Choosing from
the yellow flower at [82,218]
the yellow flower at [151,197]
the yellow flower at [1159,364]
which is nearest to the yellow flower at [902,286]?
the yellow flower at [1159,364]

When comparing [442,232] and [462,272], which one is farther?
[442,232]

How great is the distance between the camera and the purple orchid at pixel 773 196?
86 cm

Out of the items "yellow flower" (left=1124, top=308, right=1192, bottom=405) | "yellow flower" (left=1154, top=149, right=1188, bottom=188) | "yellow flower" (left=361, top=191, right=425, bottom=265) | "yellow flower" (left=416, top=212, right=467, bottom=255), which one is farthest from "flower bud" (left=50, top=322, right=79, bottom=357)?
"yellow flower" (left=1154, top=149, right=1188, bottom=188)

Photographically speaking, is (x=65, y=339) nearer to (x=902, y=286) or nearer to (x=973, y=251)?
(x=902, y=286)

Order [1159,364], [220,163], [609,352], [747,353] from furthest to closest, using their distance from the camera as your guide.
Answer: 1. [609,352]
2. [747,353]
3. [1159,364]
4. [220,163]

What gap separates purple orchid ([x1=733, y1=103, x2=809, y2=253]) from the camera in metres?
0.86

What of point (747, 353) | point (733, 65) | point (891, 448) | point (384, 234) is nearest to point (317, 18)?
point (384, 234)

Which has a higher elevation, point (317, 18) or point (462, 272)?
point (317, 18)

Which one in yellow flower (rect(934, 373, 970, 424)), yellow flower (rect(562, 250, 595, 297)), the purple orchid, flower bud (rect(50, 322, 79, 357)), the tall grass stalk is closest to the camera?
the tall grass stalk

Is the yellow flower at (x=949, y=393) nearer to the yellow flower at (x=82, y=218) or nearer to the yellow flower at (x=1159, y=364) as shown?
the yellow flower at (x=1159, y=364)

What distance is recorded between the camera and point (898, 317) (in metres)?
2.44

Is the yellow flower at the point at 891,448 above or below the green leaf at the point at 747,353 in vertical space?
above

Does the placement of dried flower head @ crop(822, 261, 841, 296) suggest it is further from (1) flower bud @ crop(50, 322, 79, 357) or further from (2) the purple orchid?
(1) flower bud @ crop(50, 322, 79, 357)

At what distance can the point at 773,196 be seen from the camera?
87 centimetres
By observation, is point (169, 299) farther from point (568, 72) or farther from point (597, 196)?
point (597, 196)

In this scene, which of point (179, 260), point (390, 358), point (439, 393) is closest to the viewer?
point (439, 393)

▬▬▬

#### [What to produce]
Can you copy out all of the data above word for word, without changing anything?

#### [Output of the exercise]
Choosing from
the yellow flower at [82,218]
the yellow flower at [151,197]
the yellow flower at [1159,364]
which is nearest to the yellow flower at [902,286]?
the yellow flower at [1159,364]

When comparing [442,232] and [462,272], which one is farther?
[442,232]

How great is the distance between the camera and the purple orchid at pixel 773 196?
86 cm

Out of the items "yellow flower" (left=1124, top=308, right=1192, bottom=405) | "yellow flower" (left=1154, top=149, right=1188, bottom=188) | "yellow flower" (left=361, top=191, right=425, bottom=265) | "yellow flower" (left=416, top=212, right=467, bottom=255), which one is farthest from "flower bud" (left=50, top=322, right=79, bottom=357)?
"yellow flower" (left=1154, top=149, right=1188, bottom=188)

Photographically speaking, is (x=65, y=339) nearer to (x=902, y=286) or nearer to (x=973, y=251)?
(x=902, y=286)

Order [1159,364], [220,163], [609,352], [747,353] from furthest to closest, using their distance from the camera as your guide.
Answer: 1. [609,352]
2. [747,353]
3. [1159,364]
4. [220,163]

What gap separates purple orchid ([x1=733, y1=103, x2=809, y2=253]) from the camera in metres?
0.86

What of point (747, 353) | point (733, 65) | point (891, 448) | point (384, 234) is nearest to point (317, 18)?
point (384, 234)

Which has a higher elevation, point (317, 18) or point (462, 272)?
point (317, 18)

Which one in yellow flower (rect(934, 373, 970, 424)), yellow flower (rect(562, 250, 595, 297)), the purple orchid, flower bud (rect(50, 322, 79, 357)), the tall grass stalk is closest to the camera?
the tall grass stalk

Is the yellow flower at (x=949, y=393) nearer to the yellow flower at (x=82, y=218) or nearer to the yellow flower at (x=1159, y=364) as shown?
the yellow flower at (x=1159, y=364)

What distance is recorded between the camera and point (898, 317) (in metres)?
2.44

Is the yellow flower at the point at 891,448 above or below the green leaf at the point at 747,353 in vertical space?
above

Does the placement of dried flower head @ crop(822, 261, 841, 296) suggest it is further from (1) flower bud @ crop(50, 322, 79, 357) or further from (2) the purple orchid?
(1) flower bud @ crop(50, 322, 79, 357)

At what distance can the point at 773,196 be seen from the camera?
87 centimetres
By observation, is point (169, 299) farther from point (568, 72) or farther from point (597, 196)?
point (597, 196)

In this scene, which of point (179, 260), point (390, 358), point (439, 393) is closest to the viewer?
point (439, 393)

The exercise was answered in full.